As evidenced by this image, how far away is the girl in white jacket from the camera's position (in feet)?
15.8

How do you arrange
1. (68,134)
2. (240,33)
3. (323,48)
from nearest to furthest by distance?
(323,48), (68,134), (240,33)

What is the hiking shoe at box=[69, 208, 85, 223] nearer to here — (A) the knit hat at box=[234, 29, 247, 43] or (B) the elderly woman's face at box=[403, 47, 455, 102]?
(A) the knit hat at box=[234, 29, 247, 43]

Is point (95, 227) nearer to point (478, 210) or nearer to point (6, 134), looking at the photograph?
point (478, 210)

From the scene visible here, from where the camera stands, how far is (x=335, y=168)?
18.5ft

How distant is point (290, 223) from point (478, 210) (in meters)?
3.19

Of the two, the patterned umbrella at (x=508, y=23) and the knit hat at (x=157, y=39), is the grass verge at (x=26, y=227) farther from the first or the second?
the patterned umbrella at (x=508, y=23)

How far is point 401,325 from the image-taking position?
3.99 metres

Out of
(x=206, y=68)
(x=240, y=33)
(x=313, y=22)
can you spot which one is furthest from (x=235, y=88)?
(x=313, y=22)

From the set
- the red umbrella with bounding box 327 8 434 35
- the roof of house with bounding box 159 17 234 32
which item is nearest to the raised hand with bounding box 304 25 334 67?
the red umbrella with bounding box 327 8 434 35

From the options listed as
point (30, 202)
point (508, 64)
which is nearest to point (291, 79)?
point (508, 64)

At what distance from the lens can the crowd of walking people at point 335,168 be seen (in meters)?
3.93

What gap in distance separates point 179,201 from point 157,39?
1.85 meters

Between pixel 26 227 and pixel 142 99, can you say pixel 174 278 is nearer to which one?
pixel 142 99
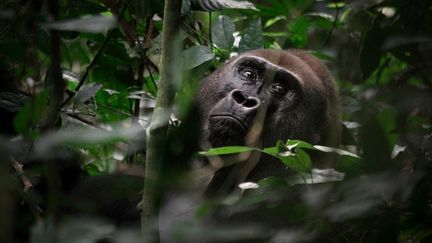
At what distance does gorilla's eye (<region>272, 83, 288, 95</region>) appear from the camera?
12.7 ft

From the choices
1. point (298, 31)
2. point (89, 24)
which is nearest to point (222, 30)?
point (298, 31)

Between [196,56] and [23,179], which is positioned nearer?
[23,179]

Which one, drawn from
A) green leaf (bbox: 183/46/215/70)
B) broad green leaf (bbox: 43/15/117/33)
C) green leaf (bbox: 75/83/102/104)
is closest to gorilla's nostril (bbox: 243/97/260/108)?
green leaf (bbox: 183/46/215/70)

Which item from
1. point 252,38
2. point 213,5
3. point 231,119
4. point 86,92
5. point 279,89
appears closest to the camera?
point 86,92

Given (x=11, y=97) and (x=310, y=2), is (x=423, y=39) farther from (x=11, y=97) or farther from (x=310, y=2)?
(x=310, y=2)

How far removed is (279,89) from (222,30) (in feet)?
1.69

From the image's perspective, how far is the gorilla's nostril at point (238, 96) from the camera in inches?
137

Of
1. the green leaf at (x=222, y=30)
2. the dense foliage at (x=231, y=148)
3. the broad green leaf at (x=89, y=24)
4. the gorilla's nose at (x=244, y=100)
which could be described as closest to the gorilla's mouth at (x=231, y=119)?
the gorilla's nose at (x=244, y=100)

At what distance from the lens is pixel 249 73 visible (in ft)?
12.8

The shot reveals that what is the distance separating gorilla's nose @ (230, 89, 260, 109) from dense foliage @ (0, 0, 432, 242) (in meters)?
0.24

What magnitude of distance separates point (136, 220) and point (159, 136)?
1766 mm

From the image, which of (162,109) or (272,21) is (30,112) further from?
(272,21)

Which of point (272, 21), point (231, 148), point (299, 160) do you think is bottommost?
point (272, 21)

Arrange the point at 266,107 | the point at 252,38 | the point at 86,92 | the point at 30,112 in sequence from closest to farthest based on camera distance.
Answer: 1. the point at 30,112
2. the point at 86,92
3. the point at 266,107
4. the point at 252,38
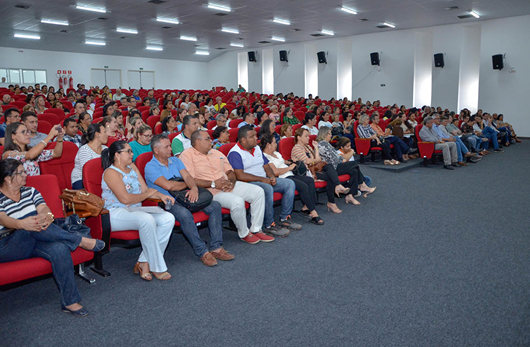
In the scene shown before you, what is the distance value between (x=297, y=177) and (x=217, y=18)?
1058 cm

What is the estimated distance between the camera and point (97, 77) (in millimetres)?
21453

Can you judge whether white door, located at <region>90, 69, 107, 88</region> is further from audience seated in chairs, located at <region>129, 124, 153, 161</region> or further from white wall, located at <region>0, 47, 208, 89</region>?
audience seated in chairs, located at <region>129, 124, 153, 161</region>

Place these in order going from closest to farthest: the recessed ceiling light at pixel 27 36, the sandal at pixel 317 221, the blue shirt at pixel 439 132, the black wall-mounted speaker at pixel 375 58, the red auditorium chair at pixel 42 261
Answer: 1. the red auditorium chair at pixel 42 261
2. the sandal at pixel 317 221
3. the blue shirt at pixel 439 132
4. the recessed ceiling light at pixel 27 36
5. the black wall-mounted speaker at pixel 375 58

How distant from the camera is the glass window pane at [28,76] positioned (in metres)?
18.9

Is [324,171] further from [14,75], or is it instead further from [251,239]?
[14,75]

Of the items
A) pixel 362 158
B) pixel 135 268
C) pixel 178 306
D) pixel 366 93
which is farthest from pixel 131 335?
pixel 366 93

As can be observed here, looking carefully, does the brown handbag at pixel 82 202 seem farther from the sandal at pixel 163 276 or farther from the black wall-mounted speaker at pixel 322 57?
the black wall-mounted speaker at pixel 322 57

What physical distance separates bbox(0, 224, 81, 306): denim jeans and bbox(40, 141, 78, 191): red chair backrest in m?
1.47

* * *

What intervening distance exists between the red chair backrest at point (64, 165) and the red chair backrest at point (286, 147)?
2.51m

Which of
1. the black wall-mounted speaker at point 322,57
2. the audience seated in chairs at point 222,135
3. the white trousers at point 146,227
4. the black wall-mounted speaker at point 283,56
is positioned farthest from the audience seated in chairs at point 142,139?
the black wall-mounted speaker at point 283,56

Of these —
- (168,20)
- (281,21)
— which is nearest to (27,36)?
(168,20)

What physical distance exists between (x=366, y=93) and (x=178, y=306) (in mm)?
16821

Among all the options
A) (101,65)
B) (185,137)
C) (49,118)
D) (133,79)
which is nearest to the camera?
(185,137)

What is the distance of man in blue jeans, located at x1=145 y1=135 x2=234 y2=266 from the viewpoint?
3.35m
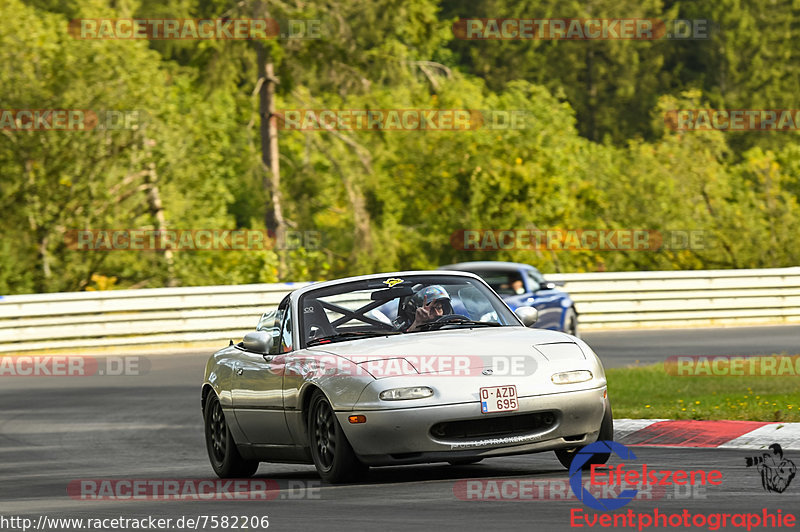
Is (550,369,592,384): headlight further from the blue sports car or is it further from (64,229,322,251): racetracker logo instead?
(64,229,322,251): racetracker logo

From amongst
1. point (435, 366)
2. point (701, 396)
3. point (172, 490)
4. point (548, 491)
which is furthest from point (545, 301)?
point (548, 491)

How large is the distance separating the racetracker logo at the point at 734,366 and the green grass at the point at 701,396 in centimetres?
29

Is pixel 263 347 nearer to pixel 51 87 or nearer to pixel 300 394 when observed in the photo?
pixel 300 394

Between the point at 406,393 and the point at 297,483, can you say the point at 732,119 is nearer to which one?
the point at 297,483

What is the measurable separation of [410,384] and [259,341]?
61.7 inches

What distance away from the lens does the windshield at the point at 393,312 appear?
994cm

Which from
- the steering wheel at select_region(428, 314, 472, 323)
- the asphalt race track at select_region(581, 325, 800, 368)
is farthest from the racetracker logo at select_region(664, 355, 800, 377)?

...

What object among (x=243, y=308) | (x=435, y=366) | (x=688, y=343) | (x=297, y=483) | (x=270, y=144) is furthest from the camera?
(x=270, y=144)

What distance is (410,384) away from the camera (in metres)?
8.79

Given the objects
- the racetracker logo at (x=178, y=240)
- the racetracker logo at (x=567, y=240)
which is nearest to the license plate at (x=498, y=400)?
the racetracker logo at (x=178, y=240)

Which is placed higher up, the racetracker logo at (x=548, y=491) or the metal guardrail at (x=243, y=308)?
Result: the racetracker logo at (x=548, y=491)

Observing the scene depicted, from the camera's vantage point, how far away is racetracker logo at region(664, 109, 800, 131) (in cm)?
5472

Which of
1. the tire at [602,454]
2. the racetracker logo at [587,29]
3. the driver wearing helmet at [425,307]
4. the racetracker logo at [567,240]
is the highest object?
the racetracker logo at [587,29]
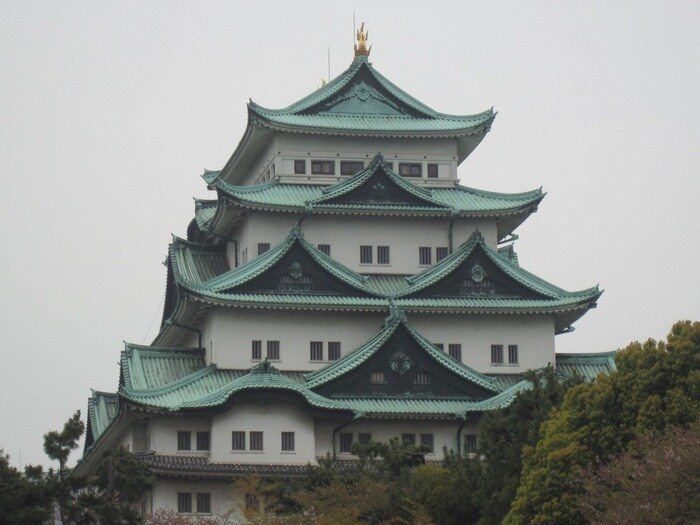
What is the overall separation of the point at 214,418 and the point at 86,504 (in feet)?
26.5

#### REQUIRED WORK
Render the lines of the records that begin at the line containing "What physical distance exists" and stop after the line containing "is farthest from the" as a Markdown table with the columns Row and Line, numbering each row and skipping blank lines. Leave the pictures out of the table and include only these lines.

#### RESPONSE TO THIS TASK
| Row | Line |
|---|---|
| 1 | What physical distance exists between (x=366, y=93) and (x=178, y=306) (in mm)? |
| 2 | 16821 |
| 3 | Among all the options |
| 4 | A) (101,65) |
| 5 | B) (185,137) |
| 6 | C) (49,118) |
| 7 | D) (133,79) |
| 8 | which is nearest to the camera? |
| 9 | (185,137) |
| 10 | What is the distance of man in blue jeans, located at x1=145 y1=135 x2=234 y2=266 from the viewpoint? |
| 11 | 3.35m |
| 12 | Is (550,369,592,384): headlight further from the blue sports car or is it further from (64,229,322,251): racetracker logo instead? |
| 13 | (64,229,322,251): racetracker logo |
| 14 | From amongst |
| 15 | 1. point (435, 366) |
| 16 | 2. point (701, 396) |
| 17 | 3. point (172, 490) |
| 18 | 4. point (548, 491) |
| 19 | which is furthest from point (545, 301)? |
| 20 | point (548, 491) |
| 21 | How large is the distance separating the racetracker logo at the point at 734,366 and the green grass at the point at 701,396 in centimetres? |
| 22 | 29 |
| 23 | Is pixel 263 347 nearer to pixel 51 87 or nearer to pixel 300 394 when observed in the photo? |
| 24 | pixel 300 394 |
| 25 | Between the point at 406,393 and the point at 297,483, can you say the point at 732,119 is nearer to which one? |
| 26 | the point at 297,483 |
| 27 | What is the measurable separation of [410,384] and [259,341]? |
| 28 | 61.7 inches |
| 29 | What distance away from the lens does the windshield at the point at 393,312 appear? |
| 30 | 994cm |
| 31 | Which from |
| 32 | - the steering wheel at select_region(428, 314, 472, 323) |
| 33 | - the asphalt race track at select_region(581, 325, 800, 368) |
| 34 | is farthest from the racetracker logo at select_region(664, 355, 800, 377)? |